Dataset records
********************

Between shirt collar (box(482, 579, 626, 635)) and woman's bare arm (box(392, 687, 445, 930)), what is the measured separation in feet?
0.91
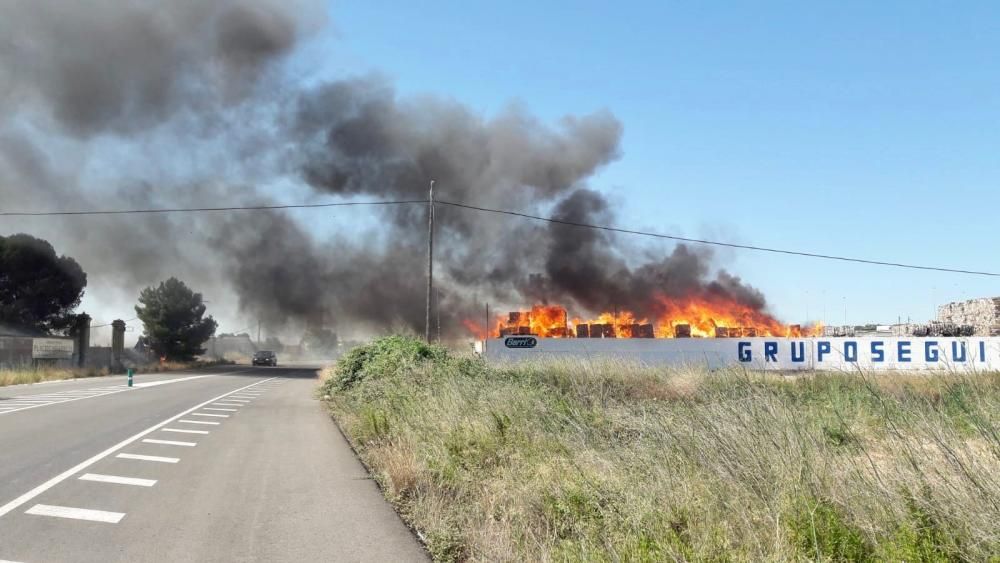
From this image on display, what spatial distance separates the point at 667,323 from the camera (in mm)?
44656

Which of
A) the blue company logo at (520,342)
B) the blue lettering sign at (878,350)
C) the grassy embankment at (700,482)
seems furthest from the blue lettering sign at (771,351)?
the grassy embankment at (700,482)

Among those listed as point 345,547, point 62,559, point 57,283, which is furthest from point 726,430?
point 57,283

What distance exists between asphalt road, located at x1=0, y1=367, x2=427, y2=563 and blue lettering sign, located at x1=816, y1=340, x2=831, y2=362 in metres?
24.4

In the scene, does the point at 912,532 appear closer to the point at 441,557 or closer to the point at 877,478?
the point at 877,478

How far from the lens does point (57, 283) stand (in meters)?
56.0

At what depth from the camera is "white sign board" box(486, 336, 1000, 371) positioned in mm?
31438

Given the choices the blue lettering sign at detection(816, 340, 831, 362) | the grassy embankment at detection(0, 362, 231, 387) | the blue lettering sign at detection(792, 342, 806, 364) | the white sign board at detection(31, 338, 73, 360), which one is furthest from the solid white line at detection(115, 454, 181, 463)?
the white sign board at detection(31, 338, 73, 360)

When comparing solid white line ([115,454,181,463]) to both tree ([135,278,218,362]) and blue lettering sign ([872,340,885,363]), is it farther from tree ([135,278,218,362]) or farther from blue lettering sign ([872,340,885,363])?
tree ([135,278,218,362])

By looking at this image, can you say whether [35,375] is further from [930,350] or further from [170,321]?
[930,350]

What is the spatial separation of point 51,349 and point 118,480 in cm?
4318

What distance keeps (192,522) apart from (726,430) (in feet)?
15.7

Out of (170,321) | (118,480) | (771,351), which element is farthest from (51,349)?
(118,480)

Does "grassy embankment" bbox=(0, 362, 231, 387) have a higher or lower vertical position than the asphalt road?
lower

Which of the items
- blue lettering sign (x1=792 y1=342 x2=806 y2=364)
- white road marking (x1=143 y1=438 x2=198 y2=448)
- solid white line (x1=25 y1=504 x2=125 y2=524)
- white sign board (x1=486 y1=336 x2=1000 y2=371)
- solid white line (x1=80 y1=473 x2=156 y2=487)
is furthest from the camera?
blue lettering sign (x1=792 y1=342 x2=806 y2=364)
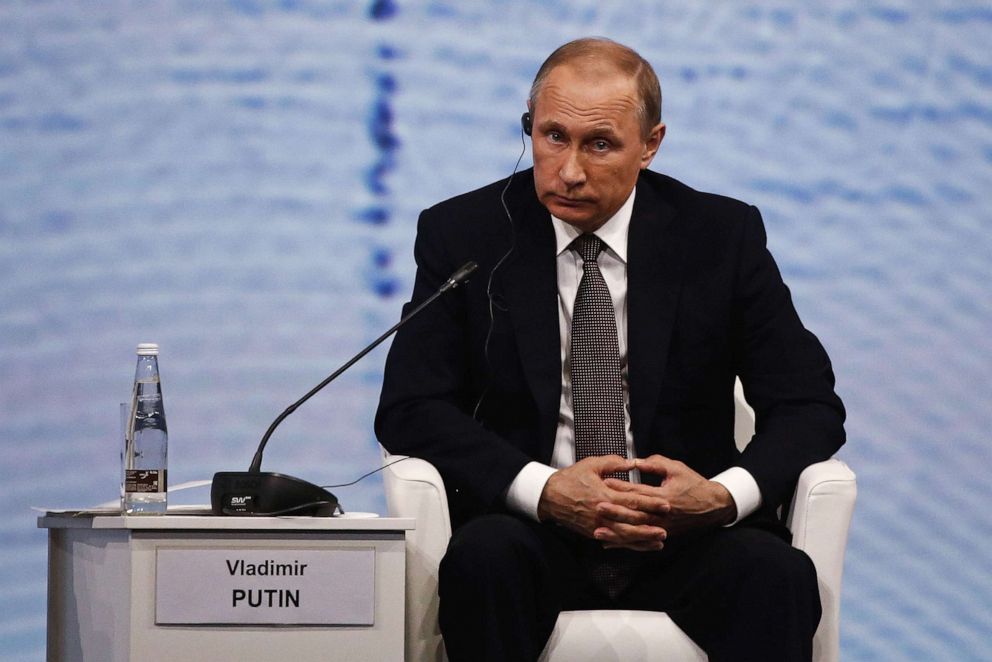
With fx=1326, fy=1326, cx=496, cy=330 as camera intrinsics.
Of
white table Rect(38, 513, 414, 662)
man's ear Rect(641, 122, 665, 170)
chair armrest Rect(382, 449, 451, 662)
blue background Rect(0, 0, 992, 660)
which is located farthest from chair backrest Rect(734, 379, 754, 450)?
white table Rect(38, 513, 414, 662)

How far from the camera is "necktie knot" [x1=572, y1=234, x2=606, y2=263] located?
7.66ft

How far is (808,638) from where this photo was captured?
1.92 meters

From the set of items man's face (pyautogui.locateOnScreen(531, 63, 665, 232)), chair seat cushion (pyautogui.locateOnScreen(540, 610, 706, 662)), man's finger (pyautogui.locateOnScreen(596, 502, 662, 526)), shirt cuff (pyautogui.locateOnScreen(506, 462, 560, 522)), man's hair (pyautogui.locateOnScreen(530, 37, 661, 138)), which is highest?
man's hair (pyautogui.locateOnScreen(530, 37, 661, 138))

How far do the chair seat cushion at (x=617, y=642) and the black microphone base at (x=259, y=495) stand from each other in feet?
1.39

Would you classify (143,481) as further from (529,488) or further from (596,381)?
(596,381)

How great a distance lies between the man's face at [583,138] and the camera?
2.24 metres

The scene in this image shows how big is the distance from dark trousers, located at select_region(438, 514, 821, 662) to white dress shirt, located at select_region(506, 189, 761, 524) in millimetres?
61

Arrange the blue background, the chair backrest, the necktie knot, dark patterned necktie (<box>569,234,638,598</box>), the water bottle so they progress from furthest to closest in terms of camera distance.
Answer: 1. the blue background
2. the chair backrest
3. the necktie knot
4. dark patterned necktie (<box>569,234,638,598</box>)
5. the water bottle

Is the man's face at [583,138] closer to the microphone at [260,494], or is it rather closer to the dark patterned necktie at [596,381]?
the dark patterned necktie at [596,381]

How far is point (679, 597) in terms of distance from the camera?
202 cm

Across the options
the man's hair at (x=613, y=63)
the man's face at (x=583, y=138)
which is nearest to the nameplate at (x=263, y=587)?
the man's face at (x=583, y=138)

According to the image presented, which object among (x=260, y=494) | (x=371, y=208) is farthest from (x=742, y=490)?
(x=371, y=208)

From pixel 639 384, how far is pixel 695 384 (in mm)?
119

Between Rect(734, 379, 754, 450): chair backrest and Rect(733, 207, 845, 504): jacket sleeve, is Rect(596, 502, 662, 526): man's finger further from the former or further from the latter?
Rect(734, 379, 754, 450): chair backrest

********************

# Task requirements
Can you reproduce, word for word, everything in the records from the line containing "Which of the items" down to the line containing "- solid white line (x1=80", with both of those lines included?

# Task result
Which of the items
- blue lettering sign (x1=792 y1=342 x2=806 y2=364)
- white road marking (x1=143 y1=438 x2=198 y2=448)
- solid white line (x1=25 y1=504 x2=125 y2=524)
- white sign board (x1=486 y1=336 x2=1000 y2=371)
- solid white line (x1=80 y1=473 x2=156 y2=487)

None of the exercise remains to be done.